Today, proprietary image-recognition software, coded in house, enables Allstate to use aerial imagery to determine whether a home is at greater risk for leaks because of the angle of the roof tiles. This aerial-imagery technology can help customers in other ways too, like assessing damage quickly after a hurricane to see if it’s safe for a customer to return. 

The company has also developed digital insurance algorithms that, in the event of a hack, search more than 200 million websites for customers’ personal data. Whether the goal is to protect a physical asset or a digital one, Allstate is constantly finding ways to assess risk and offer preemptive protection, as Mary discovered when she was the victim of identity fraud.

WIRED Brand Lab | Designing a Safer World Through Technology

Mia Boom-Ibes
Vice President of Information, Security, Strategy, and Innovation

“We have to reinvent how we do our work based on how the world is changing,” says Mia Boom-Ibes, vice president of information security, strategy, and innovation. “And we can’t be late. Reinvention has to happen all the time.” 

Building the Workforce of the Future

To keep pushing the boundaries of technology and innovation, Allstate relies on the diversity of its employees—a technical workforce of professionals with backgrounds ranging from materials sciences and chemistry to banking and geography. And greater diversity is leading to greater innovation.

For example, technologies supporting voice and facial recognition are more accurate when they’re designed and built by people who look and talk the same as the customers who’ll use them. Diverse developers can create software and products that work better for everyone, regardless of the user’s skin tone, accent, or gender.

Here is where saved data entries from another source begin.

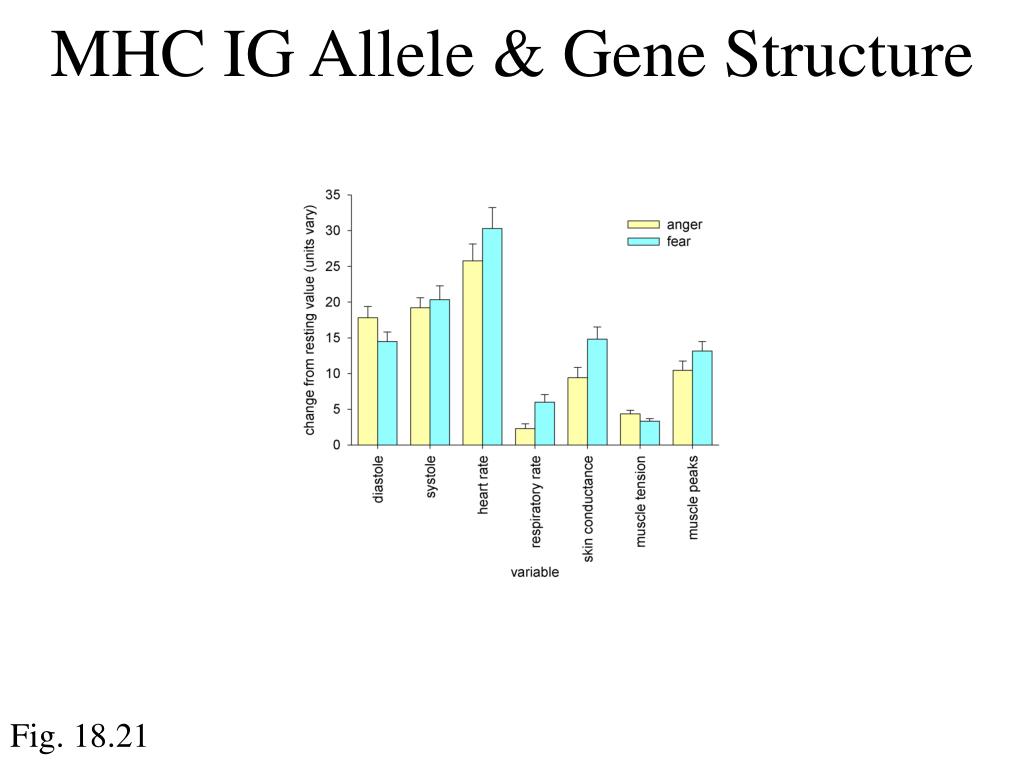 MHC IG Allele & Gene Structure

change from resting value (units vary)

35
30
25
20
15
10
5
0

anger
fear

diastole
systole
heart rate
respiratory rate
skin conductance
muscle tension
muscle peaks

variable

Fig. 18.21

That’s why Allstate empowers its team to run with great ideas to create the future of protection products. And the company is on a hiring spree. Right now, Allstate is focusing on recruitment in the digital realm. Of its roughly 45,000 employees, nearly 9 percent are coders and engineers, and that number is growing. They use artificial intelligence, neural networks, and machine learning to pull meaning from tens of billions of data points, answering questions like: What’s signal? What’s noise? What firewalls do we need to protect customer identities? And how can Allstate continue to use data to make the world a safer place?

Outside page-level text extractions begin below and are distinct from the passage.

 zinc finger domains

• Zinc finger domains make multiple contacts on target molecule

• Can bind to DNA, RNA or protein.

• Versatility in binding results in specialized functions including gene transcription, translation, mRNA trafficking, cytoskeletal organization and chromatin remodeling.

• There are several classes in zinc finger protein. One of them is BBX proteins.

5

To answer these questions, Allstate is partnering with major research institutions and leading universities. But it’s Allstate employees—hired because they see opportunity where others see barriers—who will define how the company rises to the latest tech challenges.

“All companies are seeing the implications of changing technology,” says Boom-Ibes. “To protect our customers, we have to continue to reinvent ourselves, and that comes from focusing on and prioritizing the people who make it all possible.” 

“I was a seasoned IT expert before coming here,” says Durr, who spent a decade consulting for top tech companies before joining the insurance industry. “Allstate is a whole new world. From a security and technology perspective, we’re leaps and bounds ahead of many organizations, and that’s a good feeling. It’s why working here can be so much fun.”